Text Summarization [Part 2 — Abstractive]

In this article, I will show you how you can create an abstractive text summarizer using deep learning.

Lidor ES

9 min readMar 29, 2023

Google Image Search — Abstractive Text Summarization

This is part 2, in the first part I showed how to create an extractive text summarization, you can find it here.

Introduction
Text Summarization Approaches
Goal
Data
Data Preprocessing
Tokenizing
Glove File for Word Embeddings
Encoder
Decoder
Attention mechanism with coverage vector
Data Generator Function
Loss Functions
Model Training
Model Evaluation

Full code can be found in my GitHub Repo, here.

Introduction

We often have long textual data as in articles/books, and more.
We can’t always read everything and we do not always have someone to summarize it for us, for this, we have text summarization ways, in this article I will show you one way to create an abstractive approach to text summarization, if you are looking for an extractive way or a predefined abstractive way you can refer to the Part 1 article.
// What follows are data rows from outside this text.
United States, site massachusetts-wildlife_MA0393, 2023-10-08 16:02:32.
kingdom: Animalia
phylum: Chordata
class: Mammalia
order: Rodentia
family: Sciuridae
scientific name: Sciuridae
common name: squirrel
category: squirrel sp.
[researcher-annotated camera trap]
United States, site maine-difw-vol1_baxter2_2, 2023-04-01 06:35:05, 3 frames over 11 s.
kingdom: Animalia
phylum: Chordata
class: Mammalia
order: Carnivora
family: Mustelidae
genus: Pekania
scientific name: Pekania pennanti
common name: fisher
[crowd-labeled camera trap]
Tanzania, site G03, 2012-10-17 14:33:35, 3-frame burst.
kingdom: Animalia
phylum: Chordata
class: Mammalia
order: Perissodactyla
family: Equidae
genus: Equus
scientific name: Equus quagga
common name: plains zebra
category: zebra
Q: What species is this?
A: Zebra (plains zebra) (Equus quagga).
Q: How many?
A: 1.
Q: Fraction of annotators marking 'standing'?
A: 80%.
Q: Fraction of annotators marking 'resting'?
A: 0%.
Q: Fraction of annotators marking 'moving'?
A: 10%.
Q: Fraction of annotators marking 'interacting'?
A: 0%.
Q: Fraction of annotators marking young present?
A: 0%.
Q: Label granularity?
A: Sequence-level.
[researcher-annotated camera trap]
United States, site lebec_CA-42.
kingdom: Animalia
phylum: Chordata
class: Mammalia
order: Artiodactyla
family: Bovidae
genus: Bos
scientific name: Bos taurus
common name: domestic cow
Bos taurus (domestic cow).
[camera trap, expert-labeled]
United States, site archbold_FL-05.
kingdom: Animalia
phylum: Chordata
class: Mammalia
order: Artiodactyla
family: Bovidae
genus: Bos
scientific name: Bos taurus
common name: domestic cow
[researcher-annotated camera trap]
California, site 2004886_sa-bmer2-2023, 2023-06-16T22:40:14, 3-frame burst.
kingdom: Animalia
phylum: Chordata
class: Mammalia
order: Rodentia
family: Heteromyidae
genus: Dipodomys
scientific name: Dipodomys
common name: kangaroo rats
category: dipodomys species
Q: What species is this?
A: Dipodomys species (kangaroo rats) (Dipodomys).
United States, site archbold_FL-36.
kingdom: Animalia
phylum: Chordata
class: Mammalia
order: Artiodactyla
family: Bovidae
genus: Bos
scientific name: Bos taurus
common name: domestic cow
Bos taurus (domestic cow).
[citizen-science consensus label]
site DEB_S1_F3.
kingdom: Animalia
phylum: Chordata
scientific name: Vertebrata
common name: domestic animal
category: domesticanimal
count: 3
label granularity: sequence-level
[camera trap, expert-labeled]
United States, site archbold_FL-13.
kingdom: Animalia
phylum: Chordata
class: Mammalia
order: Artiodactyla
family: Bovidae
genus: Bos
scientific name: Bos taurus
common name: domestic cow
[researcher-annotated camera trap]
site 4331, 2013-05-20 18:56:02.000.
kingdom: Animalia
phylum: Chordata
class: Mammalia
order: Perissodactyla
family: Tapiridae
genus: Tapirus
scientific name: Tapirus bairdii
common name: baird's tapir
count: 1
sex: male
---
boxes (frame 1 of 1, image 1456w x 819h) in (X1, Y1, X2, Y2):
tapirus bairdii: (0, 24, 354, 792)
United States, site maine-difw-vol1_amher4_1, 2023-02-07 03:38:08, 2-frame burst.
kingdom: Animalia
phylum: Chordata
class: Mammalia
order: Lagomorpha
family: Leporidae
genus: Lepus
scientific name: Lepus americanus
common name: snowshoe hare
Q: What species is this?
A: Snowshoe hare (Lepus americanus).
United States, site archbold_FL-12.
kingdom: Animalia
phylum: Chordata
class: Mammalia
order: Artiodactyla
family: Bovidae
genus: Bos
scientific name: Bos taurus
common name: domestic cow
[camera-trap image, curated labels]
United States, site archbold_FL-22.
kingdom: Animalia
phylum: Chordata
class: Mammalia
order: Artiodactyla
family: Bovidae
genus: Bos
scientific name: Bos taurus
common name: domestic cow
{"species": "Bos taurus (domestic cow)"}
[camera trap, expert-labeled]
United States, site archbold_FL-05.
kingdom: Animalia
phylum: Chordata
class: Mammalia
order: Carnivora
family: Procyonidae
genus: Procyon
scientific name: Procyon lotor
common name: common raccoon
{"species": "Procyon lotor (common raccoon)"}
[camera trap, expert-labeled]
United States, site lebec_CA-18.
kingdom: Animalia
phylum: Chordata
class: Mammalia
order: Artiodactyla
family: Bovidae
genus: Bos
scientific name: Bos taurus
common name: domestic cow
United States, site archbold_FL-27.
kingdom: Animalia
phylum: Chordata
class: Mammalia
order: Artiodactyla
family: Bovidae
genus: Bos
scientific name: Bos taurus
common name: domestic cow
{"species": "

Text Summarization Approaches

If you read Part 1, you can skip to the Goal step, because it is the same as it was.

In text summarization, there are mainly two approaches: the Extractive approach and the Abstractive approach:

Extractive text summarization involves identifying the salient information by selecting essential sentences or phrases from the original text to create a concise summary. This approach preserves the wording and structure of the original text, resulting in a summary that accurately represents the content. However, it may also include irrelevant or redundant information, as the summary is created solely from extracted portions of the original text.
Abstractive text summarization involves generating a summary by building an internal semantic representation of the original text and using natural language processing to rewrite it in new words.
This approach is more complex and requires machine learning models or deep learning (such as neural networks) to produce a summary that captures the essence of the original text. While abstractive summarization can produce more concise and readable summaries that capture the meaning and nuance of the original text, it may only sometimes be accurate or faithful to the original content. Additionally, the abstractive approach is more challenging than the extractive approach, as it involves creating new phrases and terms to summarize the content.

Goal

My goal here is to create a text summarization model using deep learning in the abstractive approach, which can be deployed later.

Data

The data I will be using here will be the CNN dataset and a predefined glove vector for the word embeddings of 6B parameters (you can use the 30, 42, etc as well).

Data Preprocessing

Note: not all code for this section is here, for full code please refer to my GitHub repo whithin this 2 files here and here, you can also find the text data analysis there (TDA)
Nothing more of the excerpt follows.